The museum teaches about the history of spying, too. One example is called “The Sisterhood of Spies.” It tells about some female spies from the American Civil War in the eighteen sixties through the beginning of the twentieth century.
The museum explains that a spy may be considered guilty of treason in one country and a hero in another country. The museum also shows that spying is a very dangerous job. It tells what happened to some spies who were caught. One of these was a woman known as Mata Hari. She was found guilty of spying for the German government and executed during World War Two.
A new exhibit is opening at the spy museum next week, and will continue until the spring of next year. “Spy Treasures of Hollywood” will include thirty-five of the most famous objects from movies and television shows about spies. These include the gun used by the movie character James Bond in the series of spy movies.
Hollywood filmmaker Danny Biederman lent the museum objects from his private collection. Mister Biederman owns the world’s largest collection of movie and TV spy material – four thousand objects. Museum Director Peter Earnest says the objects are a perfect addition to the real spy devices at the International Spy Museum.
The gospel singing group Mary Mary is made up of two women. They are sisters, but neither is named Mary. Pat Bodner explains.

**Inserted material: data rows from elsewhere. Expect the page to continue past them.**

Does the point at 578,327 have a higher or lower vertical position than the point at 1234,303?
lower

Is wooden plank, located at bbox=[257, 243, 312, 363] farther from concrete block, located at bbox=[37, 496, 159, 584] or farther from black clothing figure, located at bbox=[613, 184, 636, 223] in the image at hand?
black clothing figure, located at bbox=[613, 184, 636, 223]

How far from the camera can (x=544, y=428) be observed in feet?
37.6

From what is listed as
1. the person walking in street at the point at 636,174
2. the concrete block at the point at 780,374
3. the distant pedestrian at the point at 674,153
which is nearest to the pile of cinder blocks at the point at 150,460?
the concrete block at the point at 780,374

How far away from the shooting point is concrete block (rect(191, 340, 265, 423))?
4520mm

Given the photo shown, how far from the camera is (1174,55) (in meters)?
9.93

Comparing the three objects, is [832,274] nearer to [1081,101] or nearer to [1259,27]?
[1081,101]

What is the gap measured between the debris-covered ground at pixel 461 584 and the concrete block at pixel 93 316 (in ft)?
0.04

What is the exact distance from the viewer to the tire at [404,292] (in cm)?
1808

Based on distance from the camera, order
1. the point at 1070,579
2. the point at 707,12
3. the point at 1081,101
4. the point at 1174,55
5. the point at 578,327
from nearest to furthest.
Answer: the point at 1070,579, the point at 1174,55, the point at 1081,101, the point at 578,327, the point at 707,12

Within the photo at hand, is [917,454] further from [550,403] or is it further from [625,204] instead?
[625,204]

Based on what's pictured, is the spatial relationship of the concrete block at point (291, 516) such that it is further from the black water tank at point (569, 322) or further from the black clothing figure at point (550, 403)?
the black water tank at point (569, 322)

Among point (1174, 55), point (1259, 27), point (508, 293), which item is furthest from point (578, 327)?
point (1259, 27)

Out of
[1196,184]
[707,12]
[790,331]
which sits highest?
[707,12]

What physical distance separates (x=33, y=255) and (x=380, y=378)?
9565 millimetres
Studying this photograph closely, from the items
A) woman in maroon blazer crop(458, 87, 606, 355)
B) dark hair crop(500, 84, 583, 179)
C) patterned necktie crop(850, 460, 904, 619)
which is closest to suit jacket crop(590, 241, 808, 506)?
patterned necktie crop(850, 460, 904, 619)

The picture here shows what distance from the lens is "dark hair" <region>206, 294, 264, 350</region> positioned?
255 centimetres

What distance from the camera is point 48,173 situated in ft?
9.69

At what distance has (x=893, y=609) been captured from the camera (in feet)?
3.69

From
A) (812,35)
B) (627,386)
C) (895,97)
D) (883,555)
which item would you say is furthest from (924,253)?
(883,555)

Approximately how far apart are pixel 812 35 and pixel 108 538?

PAT BODNER: The group Mary Mary is Erica and Tina Campbell. They come from a family of religious singers. Erica and Tina chose the name Mary Mary for their group in honor of two women in the Christian Bible. They are Mary, the mother of Jesus, and Mary Magdalene.
In two thousand, Mary Mary released its first album, “Thankful.” It won a Grammy Award. The song “Shackles” was a hit on gospel, soul and pop radio stations.
Mary Mary is known for combining hip-hop and soul with gospel music. Music critics say the group’s success extends beyond gospel listeners. They say songs such as “Biggest, Greatest Thing” show the sisters’ ability to sing different kinds of music. “Biggest, Greatest Thing” sounds like a swing song from the nineteen thirties.
The sisters have written songs for their own albums and for other singers. The group released its third album recently, called “Mary Mary.” Some of the songs on the album are about experiences from the women’s own lives. In the song “Believer”, Erica Campbell sings about how her family’s home caught fire but no one was hurt. Tina Campbell sings about her involvement in a serious car accident.
We leave you with that song by “Mary Mary,” “Believer.”
HOST: I'm Doug Johnson. I hope you enjoyed our program.